- 2012/09/25
- 緩和ケアチーム便り
橋口 さおり
慶應義塾大学病院 麻酔科教室 講師
腫瘍センター緩和医療部門 部門長
蝉の大合唱だった夏が終わり、夜は虫の声が聞こえるようになりました。
少々バテ気味だった緩和ケアチームのメンバーも、元気を取り戻しつつあります。
2012年8月に、慶應義塾大学病院に新しい建物が完成いたしました。
「3号館南棟」といい、包括的な先進医療の提供と予防医学の実践を目的として建てられたものです。
1階は放射性医薬品製剤部門、2階がPETセンター、3階が予防医療センター(人間ドッグとリハビリテーションセンター)、4階は免疫統括医療センターと腫瘍センター、5階と6階が病棟という作りになっています。
これまで病院の片隅にあった緩和ケア外来も、腫瘍センターの移動とともに3号館へ移転いたしました。
当外来のほかに、腫瘍センター外来、がんリハビリテーション外来、口腔ケア外来、採血室、外来化学療法のためのベッド60床があります。
古めかしい建物しかなかった当院としては画期的に明るく、開放的なつくりになっており、患者さんからの評判も上々です。
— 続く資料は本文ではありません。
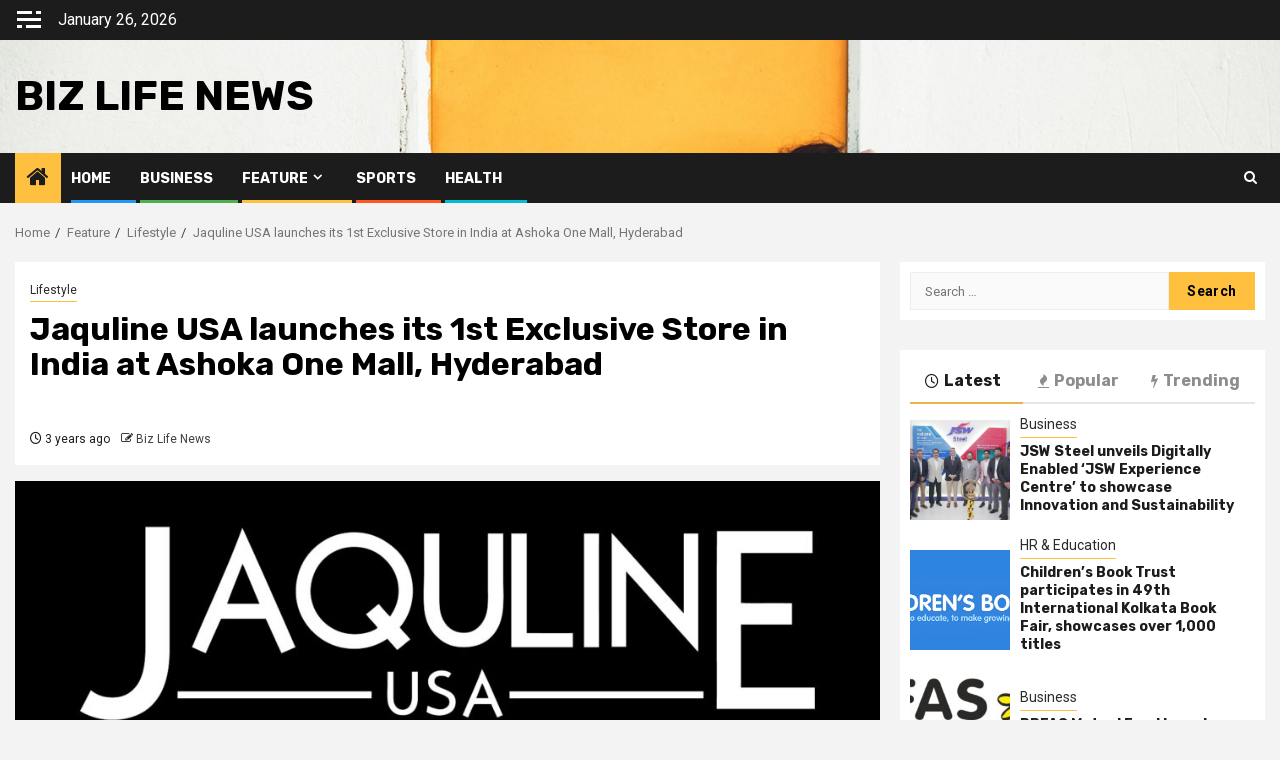

--- FILE ---
content_type: text/html; charset=utf-8
request_url: https://www.google.com/recaptcha/api2/aframe
body_size: 268
content:
<!DOCTYPE HTML><html><head><meta http-equiv="content-type" content="text/html; charset=UTF-8"></head><body><script nonce="kZgM1MByhdlUGwSgC2XpyQ">/** Anti-fraud and anti-abuse applications only. See google.com/recaptcha */ try{var clients={'sodar':'https://pagead2.googlesyndication.com/pagead/sodar?'};window.addEventListener("message",function(a){try{if(a.source===window.parent){var b=JSON.parse(a.data);var c=clients[b['id']];if(c){var d=document.createElement('img');d.src=c+b['params']+'&rc='+(localStorage.getItem("rc::a")?sessionStorage.getItem("rc::b"):"");window.document.body.appendChild(d);sessionStorage.setItem("rc::e",parseInt(sessionStorage.getItem("rc::e")||0)+1);localStorage.setItem("rc::h",'1769414626918');}}}catch(b){}});window.parent.postMessage("_grecaptcha_ready", "*");}catch(b){}</script></body></html>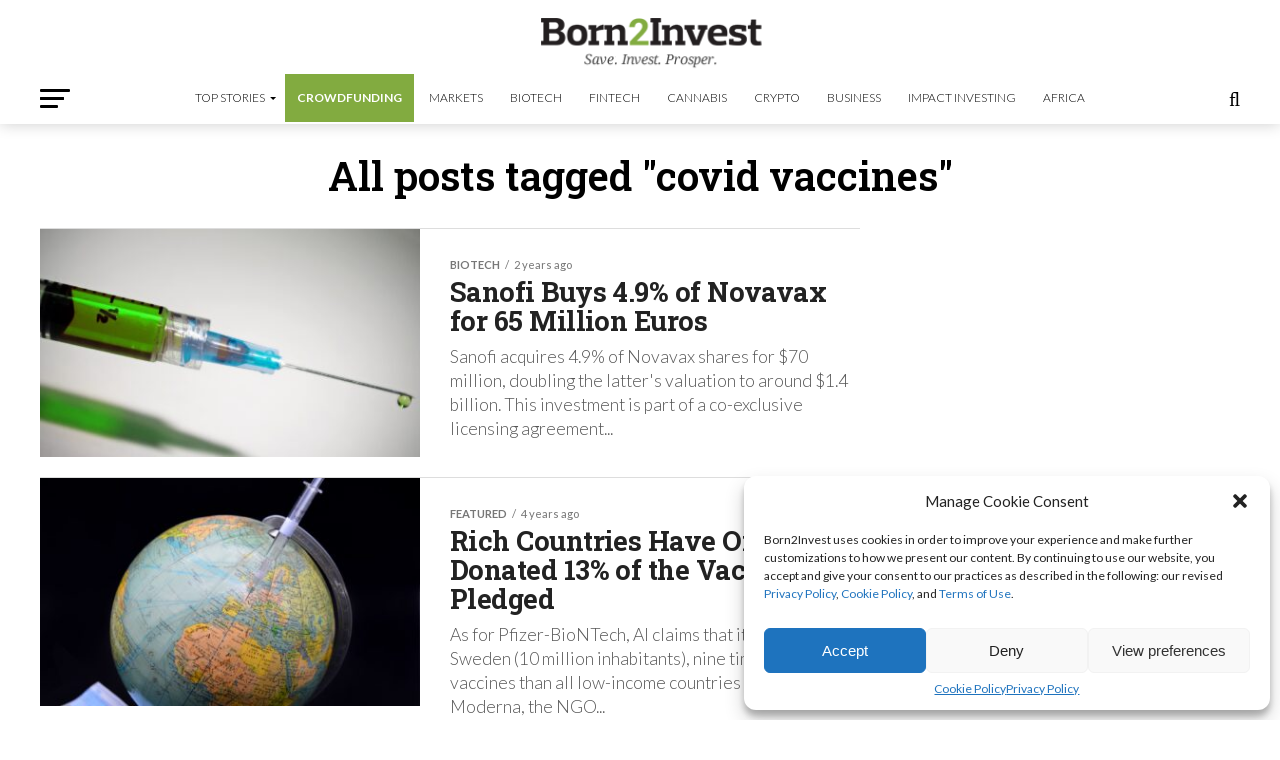

--- FILE ---
content_type: text/html; charset=utf-8
request_url: https://www.google.com/recaptcha/api2/aframe
body_size: 267
content:
<!DOCTYPE HTML><html><head><meta http-equiv="content-type" content="text/html; charset=UTF-8"></head><body><script nonce="ZODdmi3rpzD-Ao6DU13kzQ">/** Anti-fraud and anti-abuse applications only. See google.com/recaptcha */ try{var clients={'sodar':'https://pagead2.googlesyndication.com/pagead/sodar?'};window.addEventListener("message",function(a){try{if(a.source===window.parent){var b=JSON.parse(a.data);var c=clients[b['id']];if(c){var d=document.createElement('img');d.src=c+b['params']+'&rc='+(localStorage.getItem("rc::a")?sessionStorage.getItem("rc::b"):"");window.document.body.appendChild(d);sessionStorage.setItem("rc::e",parseInt(sessionStorage.getItem("rc::e")||0)+1);localStorage.setItem("rc::h",'1768782313216');}}}catch(b){}});window.parent.postMessage("_grecaptcha_ready", "*");}catch(b){}</script></body></html>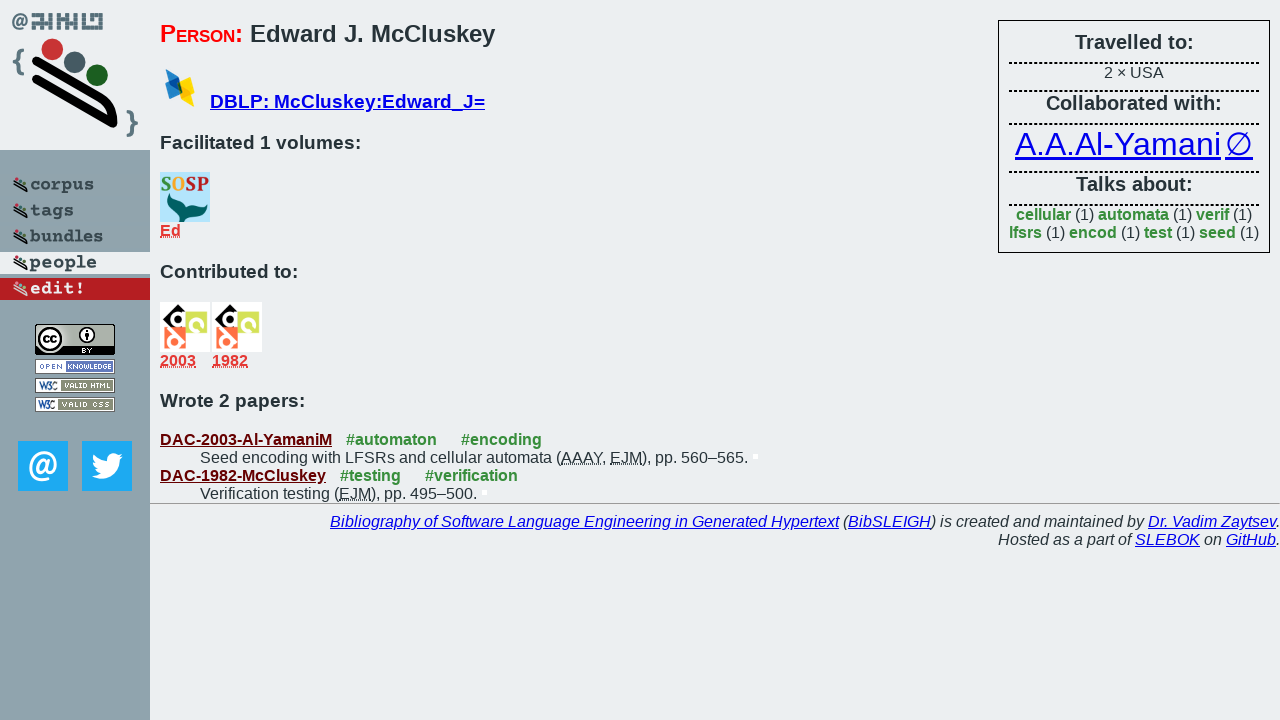

--- FILE ---
content_type: text/html; charset=utf-8
request_url: https://bibtex.github.io/person/Edward_J_McCluskey.html
body_size: 1523
content:
<!DOCTYPE html>
<html>
<head>
	<meta http-equiv="Content-Type" content="text/html; charset=UTF-8"/>
	<meta name="keywords" content="software linguistics, software language engineering, book of knowledge, glossary, academic publications, scientific research, open knowledge, open science"/>
	<title>BibSLEIGH — Edward_J_McCluskey</title>
	<link href="../stuff/bib.css" rel="stylesheet" type="text/css"/>
	<link href='http://fonts.googleapis.com/css?family=Exo+2:400,700,400italic,700italic' rel='stylesheet' type='text/css'>
	<script src="../stuff/jquery.min.js" type="text/javascript"></script>
</head>
<body>
<div class="left">
	<a href="../index.html"><img src="../stuff/bibsleigh.png" alt="BibSLEIGH" title="BibSLEIGH" class="pad"/></a>

	<div class="pad">
		<a href="../index.html"><img src="../stuff/p-corpus.png" alt="BibSLEIGH corpus" title="All papers in the corpus"/></a><br/>
		<a href="../tag/index.html"><img src="../stuff/p-tags.png" alt="BibSLEIGH tags" title="All known tags"/></a><br/>
		<a href="../bundle/index.html"><img src="../stuff/p-bundles.png" alt="BibSLEIGH bundles" title="All selected bundles"/></a><br/>
		<a href="../person/index.html"><img src="../stuff/a-people.png" alt="BibSLEIGH people" title="All contributors"/></a><br/>
<a href="https://github.com/slebok/bibsleigh/edit/master/people/Edward_J_McCluskey.json"><img src="../stuff/edit.png" alt="EDIT!" title="EDIT!"/></a>
	</div>
	<a href="http://creativecommons.org/licenses/by/4.0/" title="CC-BY"><img src="../stuff/cc-by.png" alt="CC-BY"/></a><br/>
	<a href="http://opendatacommons.org/licenses/by/summary/" title="Open Knowledge"><img src="../stuff/open-knowledge.png" alt="Open Knowledge" /></a><br/>
	<a href="http://validator.w3.org/check/referer" title="XHTML 1.0 W3C Rec"><img src="../stuff/xhtml.png" alt="XHTML 1.0 W3C Rec" /></a><br/>
	<a href="http://jigsaw.w3.org/css-validator/check/referer" title="CSS 2.1 W3C CanRec"><img src="../stuff/css.png" alt="CSS 2.1 W3C CanRec" class="pad" /></a><br/>
	<div class="sm">
		<a href="../mailto:vadim@grammarware.net"><img src="../stuff/email.png" alt="email" title="Complain!" /></a>
		<a href="https://twitter.com/intent/tweet?screen_name=grammarware"><img src="../stuff/twitter.png" alt="twitter" title="Mention!" /></a>
	</div>

</div>
<div class="main"><div class="tbox"><code>Travelled to:</code><hr/>2 × USA<hr/><code>Collaborated with:</code><hr/><span style="font-size:200.0%"><a href="../person/Ahmad_A_Al-Yamani.html">A.A.Al-Yamani</a></span>
<span style="font-size:200.0%"><a href="../person/Edward_J_McCluskey.html">∅</a></span><hr/><code>Talks about:</code><hr/><span class="tag"><a href="../word/cellular.html">cellular</a></span> (1) 
<span class="tag"><a href="../word/automata.html">automata</a></span> (1) 
<span class="tag"><a href="../word/verif.html">verif</a></span> (1) 
<span class="tag"><a href="../word/lfsrs.html">lfsrs</a></span> (1) 
<span class="tag"><a href="../word/encod.html">encod</a></span> (1) 
<span class="tag"><a href="../word/test.html">test</a></span> (1) 
<span class="tag"><a href="../word/seed.html">seed</a></span> (1)</div>
<h2><span class="ttl"> Person:</span> Edward J. McCluskey</h2>
<h3><img src="../stuff/ico-dblp.png" alt="DBLP"/> <a href="http://dblp.uni-trier.de/pers/hd/m/McCluskey:Edward_J=">DBLP: McCluskey:Edward_J=</a></h3><h3>Facilitated 1 volumes:</h3><div class="minibar"><div><a href="../SOSP-1971.html" title="SOSP 1971"><img src="../stuff/sosp.png" class="abc" alt="SOSP 1971"/></a><abbr title="Editor">Ed</abbr></div><br style="clear:left"/></div><h3>Contributed to:</h3><div class="minibar"><div><a href="../DAC-2003.html" title="DAC 2003"><img src="../stuff/dac.png" class="abc" alt="DAC 2003"/></a><abbr title="2003">2003</abbr></div>
<div><a href="../DAC-1982.html" title="DAC 1982"><img src="../stuff/dac.png" class="abc" alt="DAC 1982"/></a><abbr title="1982">1982</abbr></div><br style="clear:left"/></div><h3>Wrote 2 papers:</h3><dl class="toc"><dt><a href="../DAC-2003-Al-YamaniM.html">DAC-2003-Al-YamaniM</a> <span class="tag"><a href="../tag/automaton.html" title="automaton">#automaton</a></span> <span class="tag"><a href="../tag/encoding.html" title="encoding">#encoding</a></span></dt><dd>Seed encoding with LFSRs and cellular automata (<abbr title="Ahmad A. Al-Yamani">AAAY</abbr>, <abbr title="Edward J. McCluskey">EJM</abbr>), pp. 560–565.</dd> <div class="pagevis" style="width:5px"></div>
<dt><a href="../DAC-1982-McCluskey.html">DAC-1982-McCluskey</a> <span class="tag"><a href="../tag/testing.html" title="testing">#testing</a></span> <span class="tag"><a href="../tag/verification.html" title="verification">#verification</a></span></dt><dd>Verification testing (<abbr title="Edward J. McCluskey">EJM</abbr>), pp. 495–500.</dd> <div class="pagevis" style="width:5px"></div></dl>
</div>
<hr style="clear:both"/>
<div class="last">
	<em>
		<a href="http://bibtex.github.io">Bibliography of Software Language Engineering in Generated Hypertext</a>
		(<a href="http://github.com/slebok/bibsleigh">BibSLEIGH</a>) is
		created and maintained by <a href="http://grammarware.github.io/">Dr. Vadim Zaytsev</a>.<br/>
		Hosted as a part of <a href="http://slebok.github.io/">SLEBOK</a> on <a href="http://www.github.com/">GitHub</a>.
	</em>
</div>
</body>
</html>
私たちにとってここへの移転がよかったのは、関係する各科、各部門が一堂に会する場ができたこと。
まとまったカンファレンスはなかなか難しいのが現状ですが、それでも廊下ですれ違ったときなどに、「ちょっと相談…」「あの患者さんの件なんですけど…」ができるようになりました。
このくらい大きな病院になると、外の方々からは不思議なくらいに横の連携がとれなくなります。
顔を見て話をすることは、ある意味、電子カルテ上のやりとりよりも格段にコミュニケーションの質が上がります。
緩和ケアは診療科とのコミュニケーションが命。
ぜひともよい組織を構築し、よりよいがん医療の提供を目指したいと考えています。
今後ともよろしくお願いいたします。